Rencontre avec Jade Mietton, auteure d’un film sur Pierre Rabhi en Mauritanie

Jeudi 29 Octobre 2020 - 11:11

La réalisatrice iséroise Jade Mietton présentait au Grand Bivouac d’Albertville l’avant-première de son troisième film, « Les pieds dans le sable », consacré au projet agro-écologique porté par Pierre Rabhi à Maaden, en Mauritanie. Nous l’avons rencontrée durant le festival pour évoquer la situation dans les pays de l’arc saharo-sahélien.


Comment est née l’idée d’un film sur le projet Maaden ?

En 2018, Pierre Rabhi a été reçu au Grand Bivouac pour une conférence où il a évoqué le projet agro-écologique porté par le Fonds de dotation Pierre Rabhi et par Point-Afrique à Maaden. J’ai été sollicitée par le festival pour faire un film sur cette initiative. Je ne suis pas spécialiste d’agro-écologie, mais pour moi, c’était surtout une belle occasion de retourner en Mauritanie.

 

Comment aviez-vous découvert ce pays ? 

Depuis 2003, j’avais l’habitude d’aller en Algérie et au Niger ; je connaissais donc Point-Afrique et son directeur, Maurice Freund. Quand j’ai vu en 2017 qu’il relançait des vols sur la Mauritanie, j’ai absolument voulu être dans l’avion. Quand des gens font des choses bien, on doit les soutenir. Aller en Mauritanie était un acte militant. J’ai donc découvert la Mauritanie et j’y ai retrouvé le mode de vie saharien. Je me suis tout de suite sentie dans mon élément.

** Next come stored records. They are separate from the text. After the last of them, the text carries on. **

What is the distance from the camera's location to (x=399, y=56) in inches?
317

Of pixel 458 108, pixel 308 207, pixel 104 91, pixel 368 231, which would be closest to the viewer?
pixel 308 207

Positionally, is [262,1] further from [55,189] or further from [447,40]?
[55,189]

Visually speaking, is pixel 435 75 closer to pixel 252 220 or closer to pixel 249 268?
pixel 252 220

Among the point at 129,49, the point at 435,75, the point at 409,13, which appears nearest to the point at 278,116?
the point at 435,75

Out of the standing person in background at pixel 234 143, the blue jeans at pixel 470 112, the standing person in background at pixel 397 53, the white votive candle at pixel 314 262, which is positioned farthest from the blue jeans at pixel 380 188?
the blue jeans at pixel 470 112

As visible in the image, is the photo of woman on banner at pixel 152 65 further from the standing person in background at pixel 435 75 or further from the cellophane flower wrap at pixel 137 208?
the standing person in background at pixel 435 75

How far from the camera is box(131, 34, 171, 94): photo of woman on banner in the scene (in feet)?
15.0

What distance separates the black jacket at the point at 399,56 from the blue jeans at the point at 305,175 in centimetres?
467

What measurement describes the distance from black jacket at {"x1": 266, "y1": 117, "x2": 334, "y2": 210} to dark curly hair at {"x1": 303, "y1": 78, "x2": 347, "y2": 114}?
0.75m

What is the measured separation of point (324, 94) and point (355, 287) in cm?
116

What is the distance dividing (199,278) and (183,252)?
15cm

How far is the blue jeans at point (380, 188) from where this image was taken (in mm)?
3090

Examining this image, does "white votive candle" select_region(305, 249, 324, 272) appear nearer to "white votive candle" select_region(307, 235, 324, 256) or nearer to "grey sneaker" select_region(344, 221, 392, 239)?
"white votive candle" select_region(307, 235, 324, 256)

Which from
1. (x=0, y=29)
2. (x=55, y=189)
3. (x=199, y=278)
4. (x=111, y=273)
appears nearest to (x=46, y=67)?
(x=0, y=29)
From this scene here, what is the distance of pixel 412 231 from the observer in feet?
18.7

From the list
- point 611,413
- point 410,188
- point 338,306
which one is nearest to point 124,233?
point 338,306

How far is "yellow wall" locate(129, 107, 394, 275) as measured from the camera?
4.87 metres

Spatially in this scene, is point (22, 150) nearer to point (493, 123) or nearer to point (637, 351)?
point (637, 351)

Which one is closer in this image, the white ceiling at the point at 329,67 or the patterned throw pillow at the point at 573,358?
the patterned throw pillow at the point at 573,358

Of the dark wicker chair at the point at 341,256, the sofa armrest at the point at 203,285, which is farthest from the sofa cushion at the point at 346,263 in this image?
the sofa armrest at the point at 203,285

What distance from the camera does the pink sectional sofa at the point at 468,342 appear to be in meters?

Quand des gens font des choses bien, on doit les soutenir. Aller en Mauritanie était un acte militant

Comment la population a-t-elle accueilli le projet ?

Lors de la première partie du tournage, en 2018, j’ai accompagné la délégation emmenée par Pierre Rabhi. Notre arrivée dans le village a été incroyable, Pierre a été accueilli comme une rock star ! Les gens espéraient vraiment des moyens et des échanges de connaissances dans le domaine agricole.

 

Maaden est connu comme un village soufi. En tant qu’étrangère, avez-vous pu découvrir cet aspect ?

Oui, les habitants m’invitaient à participer aux chants religieux. Après le repas, quelques hommes commençaient à chanter, puis petit à petit, tout le village se retrouvait dans la maison. On était cinquante ou soixante, serrés dans le noir, hommes et femmes, jeunes et vieux, et tout le monde participait. J’étais prise dans un tourbillon émotionnel incroyable. Cette dimension spirituelle m’a transcendée. J’ai donc choisi les chants soufis pour ouvrir et clôturer le film.
 

Les jeunes sont motivés et ont envie de créer de nouveaux projets autour du tourisme

Quel retour avez-vous eu de la part du public après la projection ?

Les gens sont contents, ça leur donne envie d’y aller ou d’y retourner. Certains ont appris grâce au film que la Mauritanie avait rouvert ! Cette relance du tourisme a créé un vent d’espoir. J’étais à Atar lors de la diffusion de l’émission « Échappées belles » sur la Mauritanie. Il y avait une effervescence, les gens étaient tellement fiers de l’émission ! Les jeunes sont motivés et ont envie de créer de nouveaux projets autour du tourisme. Et si les gens ont cette perspective d’activité économique, ils ne vont pas grossir les rangs des djihadistes.

 

La relance des vols Paris-Atar a créé un vent d’espoir en Mauritanie en 2017. Ça en est où aujourd’hui ?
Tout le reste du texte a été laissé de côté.